Acting like a “troll,” or a person who deliberately posts provocative or offensive content, on the internet is actually quite normal, according to a new study.
The study, which is partially titled “Anyone Can Become a Troll,” revealed that while the most intense violators of community norms are a serious problem, sensible people often write comments that someone else may consider inappropriate or overly aggressive.
“We adopt a definition of trolling that includes flaming, griefing, swearing, or personal attacks, including behavior outside the acceptable bounds defined by several community guidelines for discussion forums,” the study reads.
They argue that administrators of websites and platforms should not just focus on the repeat offenders in order to thwart trolling.
“It’s tempting to believe that all the problems online are due to someone else, some really sociopathic person,” Michael Bernstein, one of the four collaborators of the research, told The Wall Street Journal. “Actually, we all have to own up to this.”
The computer scientists at Cornell and Stanford universities who conducted the study say that not all trolling can be blamed on just a few bad eggs, and attribute the relative pervasiveness to online platform’s “deindividualization” and reduction in accountability.
“This disinhibition effect suggests that people, in online settings, can be more easily influenced to act antisocially. Thus, rather than assume that only trolls engage in trolling behavior, we ask … Can situational factors trigger trolling behavior?” the study continues.
The researchers set up an experiment where participants would complete a quiz and then engage in an online discussion. The test consisted of 15 open-ended questions, including logic, math, and word problems.

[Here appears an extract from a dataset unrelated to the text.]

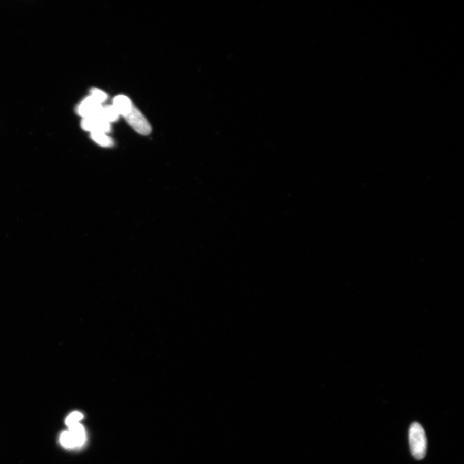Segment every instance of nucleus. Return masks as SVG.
Wrapping results in <instances>:
<instances>
[{"label": "nucleus", "mask_w": 464, "mask_h": 464, "mask_svg": "<svg viewBox=\"0 0 464 464\" xmlns=\"http://www.w3.org/2000/svg\"><path fill=\"white\" fill-rule=\"evenodd\" d=\"M410 451L417 460H422L426 454L427 441L424 428L418 422L413 423L409 430Z\"/></svg>", "instance_id": "nucleus-1"}, {"label": "nucleus", "mask_w": 464, "mask_h": 464, "mask_svg": "<svg viewBox=\"0 0 464 464\" xmlns=\"http://www.w3.org/2000/svg\"><path fill=\"white\" fill-rule=\"evenodd\" d=\"M123 117L133 129L141 135H148L151 132V126L142 113L132 105Z\"/></svg>", "instance_id": "nucleus-2"}, {"label": "nucleus", "mask_w": 464, "mask_h": 464, "mask_svg": "<svg viewBox=\"0 0 464 464\" xmlns=\"http://www.w3.org/2000/svg\"><path fill=\"white\" fill-rule=\"evenodd\" d=\"M103 106L91 96L87 97L77 107V113L83 118L101 117Z\"/></svg>", "instance_id": "nucleus-3"}, {"label": "nucleus", "mask_w": 464, "mask_h": 464, "mask_svg": "<svg viewBox=\"0 0 464 464\" xmlns=\"http://www.w3.org/2000/svg\"><path fill=\"white\" fill-rule=\"evenodd\" d=\"M81 126L83 129L92 132H102L108 134L112 130L111 124L102 117L83 118Z\"/></svg>", "instance_id": "nucleus-4"}, {"label": "nucleus", "mask_w": 464, "mask_h": 464, "mask_svg": "<svg viewBox=\"0 0 464 464\" xmlns=\"http://www.w3.org/2000/svg\"><path fill=\"white\" fill-rule=\"evenodd\" d=\"M133 105L131 100L128 97L120 95L116 96L113 100V106L121 115H124Z\"/></svg>", "instance_id": "nucleus-5"}, {"label": "nucleus", "mask_w": 464, "mask_h": 464, "mask_svg": "<svg viewBox=\"0 0 464 464\" xmlns=\"http://www.w3.org/2000/svg\"><path fill=\"white\" fill-rule=\"evenodd\" d=\"M69 427V431L71 432L72 437H73L76 446H82L84 444V441H85V432H84L83 425L79 424V423H77V424L71 425V426Z\"/></svg>", "instance_id": "nucleus-6"}, {"label": "nucleus", "mask_w": 464, "mask_h": 464, "mask_svg": "<svg viewBox=\"0 0 464 464\" xmlns=\"http://www.w3.org/2000/svg\"><path fill=\"white\" fill-rule=\"evenodd\" d=\"M92 139L97 144L103 147H110L113 145V141L110 137L105 133L92 132L91 133Z\"/></svg>", "instance_id": "nucleus-7"}, {"label": "nucleus", "mask_w": 464, "mask_h": 464, "mask_svg": "<svg viewBox=\"0 0 464 464\" xmlns=\"http://www.w3.org/2000/svg\"><path fill=\"white\" fill-rule=\"evenodd\" d=\"M119 113L116 110L114 106L113 105H106L103 106L102 111H101V117L104 120L107 121L108 122H114L119 118Z\"/></svg>", "instance_id": "nucleus-8"}, {"label": "nucleus", "mask_w": 464, "mask_h": 464, "mask_svg": "<svg viewBox=\"0 0 464 464\" xmlns=\"http://www.w3.org/2000/svg\"><path fill=\"white\" fill-rule=\"evenodd\" d=\"M60 442L63 446L66 448H73L76 446V442L71 432L65 431L60 436Z\"/></svg>", "instance_id": "nucleus-9"}, {"label": "nucleus", "mask_w": 464, "mask_h": 464, "mask_svg": "<svg viewBox=\"0 0 464 464\" xmlns=\"http://www.w3.org/2000/svg\"><path fill=\"white\" fill-rule=\"evenodd\" d=\"M83 419V415L81 413L74 412L68 416L66 420H65V424H66L67 426L70 427L71 426V425L77 424V423H79V422Z\"/></svg>", "instance_id": "nucleus-10"}, {"label": "nucleus", "mask_w": 464, "mask_h": 464, "mask_svg": "<svg viewBox=\"0 0 464 464\" xmlns=\"http://www.w3.org/2000/svg\"><path fill=\"white\" fill-rule=\"evenodd\" d=\"M97 102L101 104L107 100V95L100 89L93 88L91 91V96Z\"/></svg>", "instance_id": "nucleus-11"}]
</instances>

“The goal of the quiz was to see if participants’ mood prior to participating in a discussion had an effect on subsequent trolling,” the study continues.
The study also helped to corroborate its findings with an analysis of over 16 million posts on “CNN.com,” which showed “one out of four posts flagged for abuse was authored by users with no prior record of such posts.”
“We find that users who had a post flagged in a prior discussion were twice as likely to troll in their next post in a different discussion,” the study continues.
Furthermore, researchers say that future work should distinguish between two types, both people who constantly troll and people who troll situationally.
For the latter, trolling could stem from personal mood, which can be affected by a number of factors like “unrelated aversive events,” like a relationship gone bad or workplace frustration.
“Circumstances that influence mood may also modify the rate of trolling. For instance, mood changes with the time of day or day of week. As negative mood rises at the start of the week, and late at night, trolling may vary similarly,” the study continues, explaining why the majority of trolling occurs really late at night, and on Monday’s.
One news site in Norway is forcing readers to complete a quiz on the content of a story before writing a comment, in an attempt to limit the toxicity of conversations and foster constructiveness.
Facebook has somewhat stringent rules to curtail trolling and purge its platform of provocative content, but is sometimes accused of going too far, including an instance in which a company’s lingerie ads featuring a transgender and amputee model were removed. (RELATED: Cancer Awareness Group Draws Square Breasts For Video After Facebook Censors It)
Google parent company Alphabet recently announced that it was working with a number of media outlets, like The New York Times, The Guardian, and The Economist, in order to develop machine learning technology that will cultivate more productive online conversations by automatically identifying “toxic comments.” (RELATED: Twitter Says It’s Developing New Tools For Online Censorship)
Twitter has been under pressure to censor users for posting disrespectful or downright trollish tweets. Contrarily, free speech advocates argue that the social media company shouldn’t remove “trolls” because their acts are usually protected under the First Amendment. (RELATED: Twitter Doesn’t Rule Out Banning Trump If He Gets Too Unruly)
While a number of websites have explicitly forbidden particular users from commenting, or completely removed the feature altogether, researchers disagree with that tactic.
“Considering measures that mitigate the situational factors that lead to trolling may better reflect the reality of how trolling occurs,” the study concludes.